Televizyonlarda saç saça baş başa iki manken izlettiriyorlar size. Sonra o mankenlerden birini bir dizide başrolde görüyorsunuz.. Mesleği mankenlik ama 25 yaşında emekli oluveriyor, televizyonun gücü sayesinde.. birkaç bölüm sonrada tartışma programlarında oyuncuları eleştirirken seyrediyorsunuz aynı kadıncağızı..
Eğleniyoruz, zaman geçiriyoruz derken suratımıza bir keriz demedikleri kalmıyor ama bakıyorsunuz genede en çok magazin haberleri izleniyor.. Hiç unutmam bir zamanlar Sabancı'ya sormuşlardı ne izliyorsunuz diye O da "akşamları açıyorum televoleyi, acayip rahatlıyorum" demişti.. acaba onada özellikle mi söyletmişlerdi.. sanmıyorum ama.. Yıllar önce söylemiş adam ben unutmamışım... Tuhaf işte..

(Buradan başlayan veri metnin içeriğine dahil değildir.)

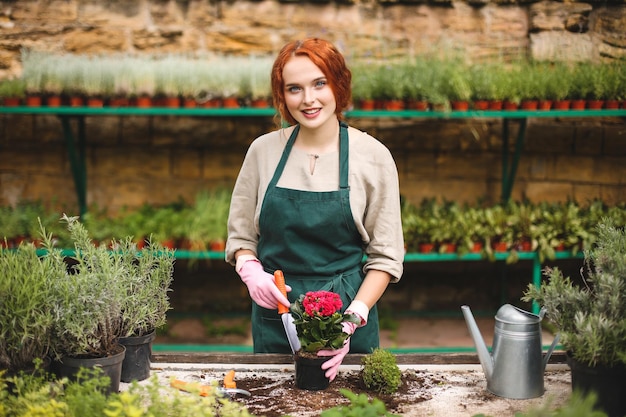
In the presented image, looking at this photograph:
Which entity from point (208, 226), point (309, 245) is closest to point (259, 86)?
point (208, 226)

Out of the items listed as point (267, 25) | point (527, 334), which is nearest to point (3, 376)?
point (527, 334)

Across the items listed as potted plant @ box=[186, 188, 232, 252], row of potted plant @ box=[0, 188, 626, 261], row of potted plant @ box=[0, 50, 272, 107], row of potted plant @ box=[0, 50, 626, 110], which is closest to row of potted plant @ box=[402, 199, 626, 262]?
row of potted plant @ box=[0, 188, 626, 261]

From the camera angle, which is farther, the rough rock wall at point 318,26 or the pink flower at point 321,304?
the rough rock wall at point 318,26

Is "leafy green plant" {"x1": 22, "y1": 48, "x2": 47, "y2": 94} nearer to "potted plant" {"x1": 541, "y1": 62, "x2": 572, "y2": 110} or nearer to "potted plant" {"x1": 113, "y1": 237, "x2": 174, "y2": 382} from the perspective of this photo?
"potted plant" {"x1": 113, "y1": 237, "x2": 174, "y2": 382}

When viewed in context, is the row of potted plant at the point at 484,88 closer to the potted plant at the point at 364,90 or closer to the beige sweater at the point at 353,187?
the potted plant at the point at 364,90

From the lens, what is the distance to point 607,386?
4.79ft

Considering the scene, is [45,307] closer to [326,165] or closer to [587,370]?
[326,165]

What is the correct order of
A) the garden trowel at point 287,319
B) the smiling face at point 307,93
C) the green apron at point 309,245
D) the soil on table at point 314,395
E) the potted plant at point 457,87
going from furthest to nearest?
1. the potted plant at point 457,87
2. the green apron at point 309,245
3. the smiling face at point 307,93
4. the garden trowel at point 287,319
5. the soil on table at point 314,395

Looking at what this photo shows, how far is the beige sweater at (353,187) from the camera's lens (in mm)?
2068

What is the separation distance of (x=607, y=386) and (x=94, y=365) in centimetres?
108

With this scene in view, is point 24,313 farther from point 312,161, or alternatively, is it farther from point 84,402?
point 312,161

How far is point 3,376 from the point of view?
1507 mm

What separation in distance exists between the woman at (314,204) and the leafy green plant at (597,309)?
553mm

Bütün bunlardan sonra dönüp bakıyorsunuz kendinize.. Arkadaşlarınızla bir araya geldiğinizde hep bu tip programları eleştiriyorsunuz.. Ama çocuğunuza mutlaka cips alıyorsunuz.. Haberlerde magazinle ilgili program oldumu zaplamaktan vazgeçip bir duruyorsunuz.. Evlilik programlarında halkın nabzını tutuyorsunuz.. Ki bende çok seviyorum bu arada.. Doktorum programını izleyip ertesi gün tam teşhis koyarak doktora koşuyorsunuz.. Sigara sansürü adına ağızdaki sigarayı çiçeğe çevirdiklerini görünce sigara içmeyeceksenizde yakıyorsunuz o an bir tane.. Çünkü sigara satışı toplumların hayatını kurtarır.. vergi toplayamayan ülkeler nereden para toplar.... İşte bu tip ürünlerden.....

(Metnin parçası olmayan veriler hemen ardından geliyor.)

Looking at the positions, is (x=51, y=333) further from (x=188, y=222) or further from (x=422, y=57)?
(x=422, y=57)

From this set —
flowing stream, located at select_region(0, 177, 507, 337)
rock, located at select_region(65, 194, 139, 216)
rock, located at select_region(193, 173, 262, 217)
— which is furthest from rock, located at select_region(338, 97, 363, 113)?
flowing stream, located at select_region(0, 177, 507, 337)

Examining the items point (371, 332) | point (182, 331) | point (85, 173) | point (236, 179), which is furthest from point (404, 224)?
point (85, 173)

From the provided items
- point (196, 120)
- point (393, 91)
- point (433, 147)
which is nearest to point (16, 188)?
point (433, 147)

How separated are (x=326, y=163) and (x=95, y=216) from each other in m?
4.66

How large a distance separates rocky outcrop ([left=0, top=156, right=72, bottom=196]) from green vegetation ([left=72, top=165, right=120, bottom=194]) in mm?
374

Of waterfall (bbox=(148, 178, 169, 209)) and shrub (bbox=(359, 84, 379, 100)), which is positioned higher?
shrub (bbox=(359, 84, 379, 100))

Neyse bitecek gibi değil.. Yazdıkça kendimi daha bir salak hissetmeye başladım bari size öyleymişsiniz gibi hissettirmeyeyim.. Hadi bakalım devam, bir süt almak için girdiğiniz marketten 300 lira ödeyerek çıkmaya...

4 yorum:

Adsız dedi ki...

Sizin yazıları okumadan yatamaz oldum ben de.her okuduğumda da aklımdan geçenleri yazmadan edemiyorum.bir filmde geçiyordu adam reklamcı ,soruyor gençten bir çocuk nedir reklam diye cevap şu;reklam,insanların ihtiyacı olmayan şeyi ihtiyacı varmış gibi gösterme sanatıdır.ve bizler de inanıyoruz onlara ve bir süre sonrada esiri oluyoruz o şeylerin.halbuki insanın ne kadar az şeye ihtiyacı varsa o kadar zengindir.ben o yüzden kendimi keriz değil ama çok fakir hissediyorum onları görünce, ne kadar da çok şeye ihtiyacım varmış meğer..demir topal...

Volkan DENİZ dedi ki...

bende sizin yorumlarınızla dahada güçlendiğimi hissediyorum.. teşekkür ederim..

Adsız dedi ki...

müge anlı'yı unutmuşsunuz volkan bey...(gerçekten en sevmediğim program)reklamın iyisi kötüsü olmazmış ama....

Volkan DENİZ dedi ki...

bir tek müge anlı olsa keşke.. saymaya kalksam 7 ciltlik bir seri olr..

Related Posts Plugin for WordPress, Blogger...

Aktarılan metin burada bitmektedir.